The Adventures of Shooting NASCAR
With only six races left in the NASCAR season, the picture for the Chase for the NEXTEL Cup is coming a little clearer into view. Jeff Gordon looks like he’s got a tenuous grasp on the first spot with two wins in a row, but we all know racing is unpredictable and anything could happen. This past race at Lowe’s Motor Speedway in Charlotte and the race before it at Talladega Super Speedway provide a perfect example of the challenges not only for the drivers from week to week, but also for photographers.
Every track we go to has different rules on where we can, and cannot shoot. At all tracks, we are allowed to shoot from inside the pit areas of each team, as well as having spots marked for the Victory Lane Celebration. However, at Talladega, we can shoot racing from a spot inside of turns 1 and 2, as well as from one spot at the apex of turns 3 and 4, as well as my favorite position, shooting from the roof of the grandstands. Lowe’s on the other hand, allows us to walk the full length between all four turns, on the roof, as well as from outside the track in special cages where part of the fence has been removed so we can have a clear view down at the cars. It’s a little dangerous, and there have been many times where cars have come scraping along the wall causing us to duck out of the way, but with a little experience it’s the best seat in the house.
While shooting on the ground in a small cage with 43 cars heading towards you at almost 200mph is quite a unique experience, especially once they pass and you get covered in rubber, smoke and rocks (that can cut you!), for some reason I prefer sitting on the roof of whatever track I go to. I’m not exactly sure why, but being up top above the track, where you can see the entire 2.66 tri-oval of Talladega, or the 1.5 mile Lowe’s oval is exciting. Once you get up on the roof the entire scene becomes surreal, almost like you’re watching remote control cars. Of course it’s the best place to look for the inevitable ‘Single or Multi-car Incidents’ that sometimes happen around the track, but as a photographer, everything becomes very graphical, with strong curves and lines that work well in still photos.
Of course with 36 races in a season, (Martinsville next week I’ll have shot my 17th race of the season) it’s important to mix things up, and even more important, when traveling with a rotating crew of 5-6 photographers and 2 editors, it’s very important to keep everyone happy and working together. What better way to do this (especially for me as a New Orleanian) is with food! We’ve been very fortunate this year to have access to the motor coach that our esteemed leader Rusty Jarrett has been driving to select races, as well as having a grill and a place to store groceries.

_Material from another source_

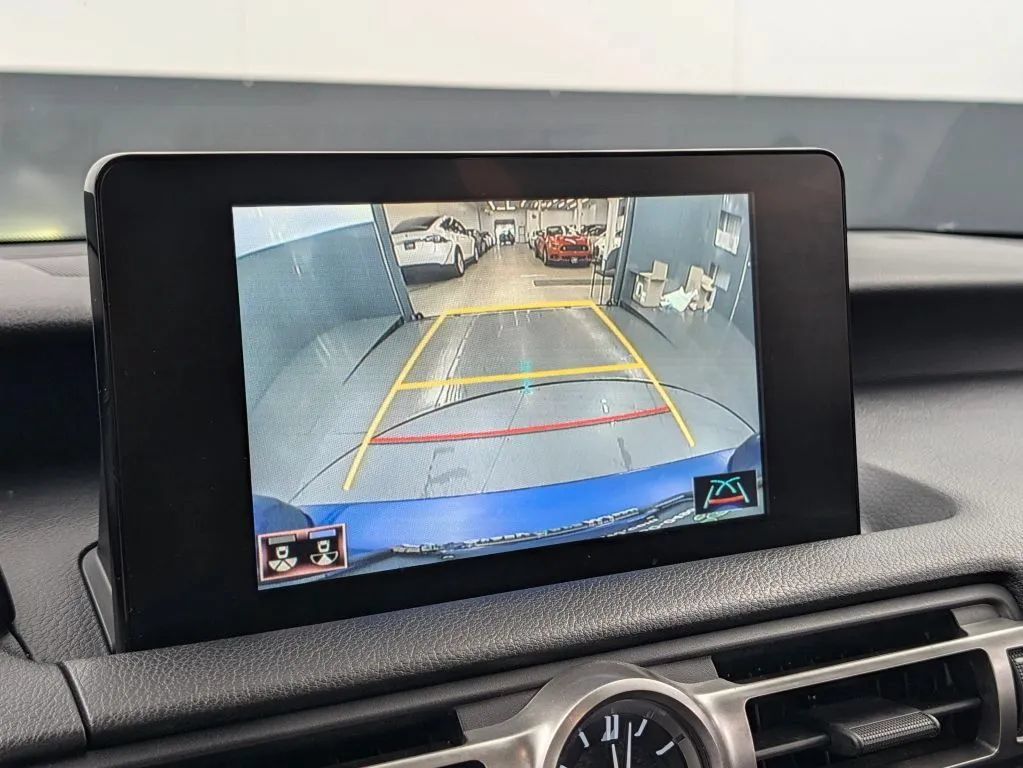 Used 2022 Lexus IS 350 F Sport w/ Memory Package AWD/4WD image 25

Nothing promotes togetherness like eating fresh grilled steaks and chicken while the rest of the media is chowing down on bologna sandwiches.
Photographers get to go many places 99.9% of the fans do not get to see, last weekend we had the rare opportunity of having a driver join us for dinner. Scott Speed, a Formula 1 driver, and the newest addition to the Red Bull team (running in the ARCA series) came over with the Red Bull PR staff after his first run at ‘Dega. Scott’s one of the nicest and down to earth athletes I’ve met in a while. After talking at good length about everything from his home in Austria and the latest news in the cycling world and a good meal of steaks, chicken, salad, shrimp cocktail (yeah, we eat well), we took a group photo.
Next week is Martinsville, the half mile ‘paperclip’ where the Chase for the Cup will continue. I’ll be sending dispatches from there, and most of the 6 remaining races, but really I’m just looking forward to grilling at the track again!